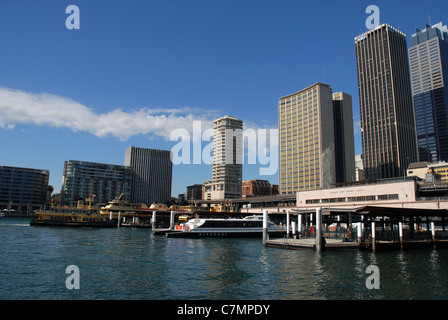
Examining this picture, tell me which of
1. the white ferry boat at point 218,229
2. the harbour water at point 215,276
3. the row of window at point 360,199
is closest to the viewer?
the harbour water at point 215,276

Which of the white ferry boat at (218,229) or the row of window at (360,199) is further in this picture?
the row of window at (360,199)

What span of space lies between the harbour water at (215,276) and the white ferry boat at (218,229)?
103ft

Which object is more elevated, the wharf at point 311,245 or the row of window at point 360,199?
the row of window at point 360,199

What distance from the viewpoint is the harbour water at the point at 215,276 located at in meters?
23.2

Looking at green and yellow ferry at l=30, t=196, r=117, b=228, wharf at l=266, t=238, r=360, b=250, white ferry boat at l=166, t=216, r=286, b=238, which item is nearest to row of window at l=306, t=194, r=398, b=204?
white ferry boat at l=166, t=216, r=286, b=238

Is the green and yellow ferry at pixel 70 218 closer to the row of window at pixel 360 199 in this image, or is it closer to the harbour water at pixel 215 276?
the harbour water at pixel 215 276

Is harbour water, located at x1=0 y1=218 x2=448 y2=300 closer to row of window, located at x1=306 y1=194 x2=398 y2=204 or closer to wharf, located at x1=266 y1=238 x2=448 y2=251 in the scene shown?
wharf, located at x1=266 y1=238 x2=448 y2=251

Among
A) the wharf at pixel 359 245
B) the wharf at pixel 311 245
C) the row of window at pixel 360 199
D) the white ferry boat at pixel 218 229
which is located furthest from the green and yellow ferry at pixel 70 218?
the wharf at pixel 311 245

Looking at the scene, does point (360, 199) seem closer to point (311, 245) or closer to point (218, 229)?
point (218, 229)

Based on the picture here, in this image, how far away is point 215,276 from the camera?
2962 cm
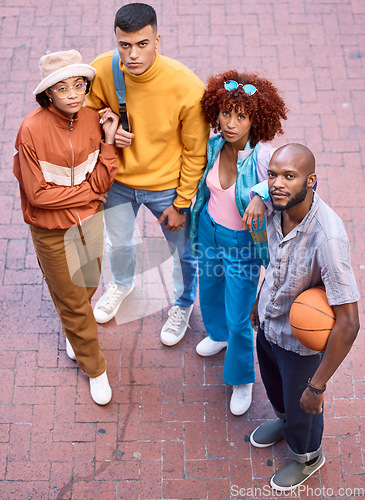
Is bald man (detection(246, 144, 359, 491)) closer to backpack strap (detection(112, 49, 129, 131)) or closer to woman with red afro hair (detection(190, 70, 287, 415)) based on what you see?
woman with red afro hair (detection(190, 70, 287, 415))

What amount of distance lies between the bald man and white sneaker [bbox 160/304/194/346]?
3.47 ft

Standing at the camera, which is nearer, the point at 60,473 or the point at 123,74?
the point at 123,74

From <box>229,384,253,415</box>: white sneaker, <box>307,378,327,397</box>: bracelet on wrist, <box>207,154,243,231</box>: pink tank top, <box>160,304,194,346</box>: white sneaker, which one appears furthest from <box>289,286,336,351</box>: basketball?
<box>160,304,194,346</box>: white sneaker

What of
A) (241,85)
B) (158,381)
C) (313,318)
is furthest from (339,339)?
(158,381)

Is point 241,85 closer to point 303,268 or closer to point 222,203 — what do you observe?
point 222,203

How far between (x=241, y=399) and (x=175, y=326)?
0.82 meters

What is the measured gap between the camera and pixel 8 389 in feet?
15.5

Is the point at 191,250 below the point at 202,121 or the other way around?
below

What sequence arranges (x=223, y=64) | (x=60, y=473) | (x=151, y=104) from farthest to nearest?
(x=223, y=64), (x=60, y=473), (x=151, y=104)

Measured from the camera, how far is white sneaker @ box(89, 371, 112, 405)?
4621mm

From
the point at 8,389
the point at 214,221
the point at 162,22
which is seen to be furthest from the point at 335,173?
the point at 8,389

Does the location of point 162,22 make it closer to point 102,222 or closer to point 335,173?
point 335,173

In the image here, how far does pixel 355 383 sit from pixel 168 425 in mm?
1472

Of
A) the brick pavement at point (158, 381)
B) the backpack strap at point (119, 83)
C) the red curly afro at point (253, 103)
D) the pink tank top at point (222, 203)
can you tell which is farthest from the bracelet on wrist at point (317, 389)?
the backpack strap at point (119, 83)
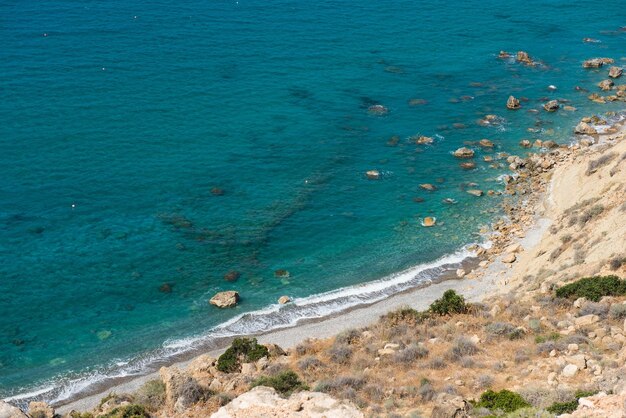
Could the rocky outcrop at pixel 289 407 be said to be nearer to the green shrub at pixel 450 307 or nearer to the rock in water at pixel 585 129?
the green shrub at pixel 450 307

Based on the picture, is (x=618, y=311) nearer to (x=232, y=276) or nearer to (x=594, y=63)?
Answer: (x=232, y=276)

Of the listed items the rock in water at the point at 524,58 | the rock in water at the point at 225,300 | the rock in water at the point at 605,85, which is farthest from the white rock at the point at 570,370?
the rock in water at the point at 524,58

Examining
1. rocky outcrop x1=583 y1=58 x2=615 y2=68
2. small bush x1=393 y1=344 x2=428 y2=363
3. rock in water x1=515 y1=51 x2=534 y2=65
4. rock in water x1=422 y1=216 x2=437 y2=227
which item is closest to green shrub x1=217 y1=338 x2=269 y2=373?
small bush x1=393 y1=344 x2=428 y2=363

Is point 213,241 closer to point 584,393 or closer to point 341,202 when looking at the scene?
point 341,202

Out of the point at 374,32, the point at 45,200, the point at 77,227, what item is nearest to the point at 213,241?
the point at 77,227

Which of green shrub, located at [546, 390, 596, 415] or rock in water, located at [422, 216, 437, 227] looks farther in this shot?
rock in water, located at [422, 216, 437, 227]

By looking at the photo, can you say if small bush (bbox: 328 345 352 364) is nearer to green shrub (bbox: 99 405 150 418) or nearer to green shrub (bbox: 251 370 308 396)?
green shrub (bbox: 251 370 308 396)

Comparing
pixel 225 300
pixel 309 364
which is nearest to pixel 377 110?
pixel 225 300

**WHAT YOU WILL DO:** Reproduce the entire listing above word for word, omitting the pictures.

**CORRECT OUTPUT:**
Examining this picture, tell me which of
1. the white ferry boat at point 218,229
2. the harbour water at point 215,276
3. the row of window at point 360,199
is closest to the viewer?
the harbour water at point 215,276

Which of the white ferry boat at (218,229) or the row of window at (360,199) is further in this picture?
the row of window at (360,199)

What span of space lies between the harbour water at (215,276) and the white ferry boat at (218,229)?
103ft

Which object is more elevated, the wharf at point 311,245 or the row of window at point 360,199?
the row of window at point 360,199

What distance from the viewpoint is the harbour water at the point at 215,276 located at in meters?
23.2

Looking at green and yellow ferry at l=30, t=196, r=117, b=228, wharf at l=266, t=238, r=360, b=250, white ferry boat at l=166, t=216, r=286, b=238, which item is nearest to row of window at l=306, t=194, r=398, b=204?
white ferry boat at l=166, t=216, r=286, b=238

Is the green and yellow ferry at pixel 70 218 closer to the row of window at pixel 360 199 in this image, or is it closer to the harbour water at pixel 215 276?
the harbour water at pixel 215 276

Is harbour water, located at x1=0 y1=218 x2=448 y2=300 closer to row of window, located at x1=306 y1=194 x2=398 y2=204 or closer to wharf, located at x1=266 y1=238 x2=448 y2=251 in the scene shown?
wharf, located at x1=266 y1=238 x2=448 y2=251

Among
A) the wharf at pixel 359 245
B) the wharf at pixel 311 245
C) the row of window at pixel 360 199
D) the white ferry boat at pixel 218 229
which is located furthest from the green and yellow ferry at pixel 70 218?
the wharf at pixel 311 245

Looking at the scene, does point (360, 199) seem closer to point (311, 245) or closer to point (218, 229)?
point (218, 229)

Based on the picture here, in this image, how far away is point 215,276 from the camera?
2962 cm
Is bald man (detection(246, 144, 359, 491)) closer to backpack strap (detection(112, 49, 129, 131)) or closer to woman with red afro hair (detection(190, 70, 287, 415)) based on what you see?
woman with red afro hair (detection(190, 70, 287, 415))

What amount of distance lies between the bald man and white sneaker [bbox 160/304/194/346]?
3.47 ft

Standing at the camera, which is nearer, the point at 60,473 or the point at 123,74?
the point at 123,74

From <box>229,384,253,415</box>: white sneaker, <box>307,378,327,397</box>: bracelet on wrist, <box>207,154,243,231</box>: pink tank top, <box>160,304,194,346</box>: white sneaker, which one appears furthest from <box>289,286,336,351</box>: basketball?
<box>160,304,194,346</box>: white sneaker

What of
A) (241,85)
B) (158,381)
C) (313,318)
is furthest from (339,339)?
(158,381)

Is point 241,85 closer to point 303,268 or closer to point 222,203 — what do you observe?
point 222,203

How far between (x=241, y=399) and (x=175, y=326)?
0.82 meters

What is the measured gap between the camera and pixel 8 389 in feet?
15.5

Is the point at 191,250 below the point at 202,121 or the other way around?
below

What sequence arranges (x=223, y=64) | (x=60, y=473) | (x=151, y=104) from farthest to nearest?
(x=223, y=64), (x=60, y=473), (x=151, y=104)

Measured from the camera, how far is white sneaker @ box(89, 371, 112, 405)?
4621mm

From
the point at 8,389
the point at 214,221
the point at 162,22
which is seen to be furthest from the point at 335,173?
the point at 8,389

Does the location of point 162,22 make it closer to point 102,222 or closer to point 335,173?
point 335,173

In the image here, how far does pixel 355 383 sit from pixel 168 425 in mm?
1472

Of
A) the brick pavement at point (158, 381)
B) the backpack strap at point (119, 83)
C) the red curly afro at point (253, 103)
D) the pink tank top at point (222, 203)
can you tell which is farthest from the bracelet on wrist at point (317, 389)?
the backpack strap at point (119, 83)
Could the rocky outcrop at pixel 289 407 be said to be nearer to the green shrub at pixel 450 307 or nearer to the rock in water at pixel 585 129?
the green shrub at pixel 450 307

Based on the picture, is (x=618, y=311) nearer to (x=232, y=276) or nearer to (x=594, y=63)?
Answer: (x=232, y=276)

Of the listed items the rock in water at the point at 524,58 | the rock in water at the point at 225,300 | the rock in water at the point at 605,85, which is farthest from the white rock at the point at 570,370?
the rock in water at the point at 524,58

Examining
1. rocky outcrop x1=583 y1=58 x2=615 y2=68
2. small bush x1=393 y1=344 x2=428 y2=363
3. rock in water x1=515 y1=51 x2=534 y2=65
4. rock in water x1=422 y1=216 x2=437 y2=227
which item is closest to green shrub x1=217 y1=338 x2=269 y2=373?
small bush x1=393 y1=344 x2=428 y2=363

Is point 213,241 closer to point 584,393 or closer to point 341,202 when looking at the scene?
point 341,202

Out of the point at 374,32, the point at 45,200, the point at 77,227, what item is nearest to the point at 213,241?
the point at 77,227

Which of green shrub, located at [546, 390, 596, 415] or rock in water, located at [422, 216, 437, 227] looks farther in this shot?
rock in water, located at [422, 216, 437, 227]

By looking at the photo, can you say if small bush (bbox: 328 345 352 364) is nearer to green shrub (bbox: 99 405 150 418) or nearer to green shrub (bbox: 251 370 308 396)?
green shrub (bbox: 251 370 308 396)

Comparing
pixel 225 300
pixel 309 364
which is nearest to pixel 377 110?
pixel 225 300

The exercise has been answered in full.